The ocean may be a formidable opponent, but it is not always a violent one. The Titanic, Ehime Maru, and Costa Concordia were all in relatively calm waters when they met their fate. However, with climate change melting so many of the world's glaciers, rising sea levels pose a threat to island cultures which most people simply cannot imagine.

An idyllic moment on the coast of Takuu

Briar March's poignant new documentary, There Once Was An Island: Te Henua e Nnoho, looks at the tiny atoll of Takuu (also known as Mortlock), which is located off Papua New Guinea's east coast of Bougainville. At high tide, the atoll's highest point is about one meter above sea level.

Over the past 1,200 years, the natives of Takuu have built a strong and sustainable culture built around agriculture (especially giant taro) and the fish they get from the sea.

Although Takuu has approximately 400 residents, a 2006 cyclone had a devastating impact on the community which, two years later, watched helplessly as three days of high tides in December 2008 washed away kitchens, personal belongings, and destroyed numerous homes and churches.

A photograph of the Takuu atoll taken from space by NASA.

Although many inhabitants are reluctant to leave the only home they have known, the residents of Takuu have slowly realized that their only hope for survival is to let the government relocate them to Papua New Guinea's mainland (where they would live in a land-based culture as opposed to the water-based culture in which they were raised). But what can you do when there is only sporadic government assistance available and few boats stop at your atoll during the year? As Satty (a frustrated father) explains to one of his sons: "You can't climb up a coconut tree and stay there forever!"

Briar March was present in 2008, when two scientists (oceanographer John Hunter and geomorphologist Scott Smithers) visited Takuu to explain the science behind the rising sea levels. March's film contains many poignant moments -- especially the one in which two sisters must say their final farewells as one leaves to return to her home on the mainland while her sister insists on staying behind.

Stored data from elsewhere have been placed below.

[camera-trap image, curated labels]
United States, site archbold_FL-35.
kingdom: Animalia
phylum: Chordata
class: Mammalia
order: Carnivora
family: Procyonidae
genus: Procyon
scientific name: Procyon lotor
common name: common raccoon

In her director's statement, Ms. March writes:
"We began making the film after seeing an article about Richard Moyle, an anthropologist who has worked on Takuu every other summer for the last 16 plus years. He mentioned that the atoll appeared to be suffering the first impacts of climate change including salty gardens and coastal erosion. Richard was able to give us permission to make a film about the issue on behalf of the Ariki (chief) of the atoll. This documentary is extremely topical and discusses an issue of global importance. It is also a character-driven story told in an observational cinematic style (in contrast to other more science driven, or journalistic films on the subject). 
Takuu’s plight draws attention to the situation of other people in the Pacific and in coastal areas elsewhere who will soon face similar problems. In addition to being an important record for all Pacific peoples, this film will help preserve the way of life and cultural identity of a unique Polynesian culture. The Takuu community has stressed to us that they feel they do not have a voice. We hope that, through this film, we will be able to give them one."